The 1988 United States presidential election in Oklahoma took place on November 8, 1988. All fifty states and the District of Columbia, were part of the 1988 United States presidential election. Oklahoma voters chose eight electors to the Electoral College, which selected the president and vice president.

Oklahoma was won by incumbent United States Vice President George H. W. Bush of Texas, who was running against Massachusetts Governor Michael Dukakis. Bush ran with Indiana Senator Dan Quayle as Vice President, and Dukakis ran with Texas Senator Lloyd Bentsen.

════════

Parts of the exercise
1) List every person named in the passage on the 1988 presidential election in Oklahoma.
2) Write the next few sentences of the passage on the 1988 presidential election in Oklahoma, picking up after its final sentence.

Source data

════════

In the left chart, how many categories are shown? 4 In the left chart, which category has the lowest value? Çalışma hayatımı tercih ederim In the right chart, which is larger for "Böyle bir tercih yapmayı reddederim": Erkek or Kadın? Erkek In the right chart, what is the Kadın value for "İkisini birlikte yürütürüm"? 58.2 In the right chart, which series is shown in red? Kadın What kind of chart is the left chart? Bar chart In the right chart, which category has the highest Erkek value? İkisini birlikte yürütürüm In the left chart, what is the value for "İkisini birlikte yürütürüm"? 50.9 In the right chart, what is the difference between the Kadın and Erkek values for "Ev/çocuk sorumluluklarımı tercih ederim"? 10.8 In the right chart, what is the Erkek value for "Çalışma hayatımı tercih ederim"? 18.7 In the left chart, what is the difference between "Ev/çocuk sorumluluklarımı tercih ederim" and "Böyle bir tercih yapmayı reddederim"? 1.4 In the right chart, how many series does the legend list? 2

════════

Responses for each task
1) George H. W. Bush, Michael Dukakis, Dan Quayle, Lloyd Bentsen

2)
The election was very partisan, with more than 99 percent of the electorate voting for either the Democratic or Republican parties, and only four candidates appearing on the ballot. The Southeastern portion of the state resumed turning out in large numbers for the Democratic Party; it had voted almost entirely Republican in 1984. This may be somewhat attributed to the influence of the ongoing drought and the farming crisis in the Great Plains, and of the politically volatile state of Texas, which was also changing its political orientation through the 1980s and 1990s from a Democratic area to a largely Republican one. Bush's dominance in the more populated metro Oklahoma City and Tulsa ensured a safe GOP victory. However, despite Bush and Quayle winning the state, Oklahoma swung more to the Democrats from 1984 to 1988 than any other state in the nation, swinging by 21.30%. Additionally, this remains the last time that a Democrat has won more than 60% of the vote in any Oklahoma county (these being Jefferson, Haskell, Hughes, and Coal).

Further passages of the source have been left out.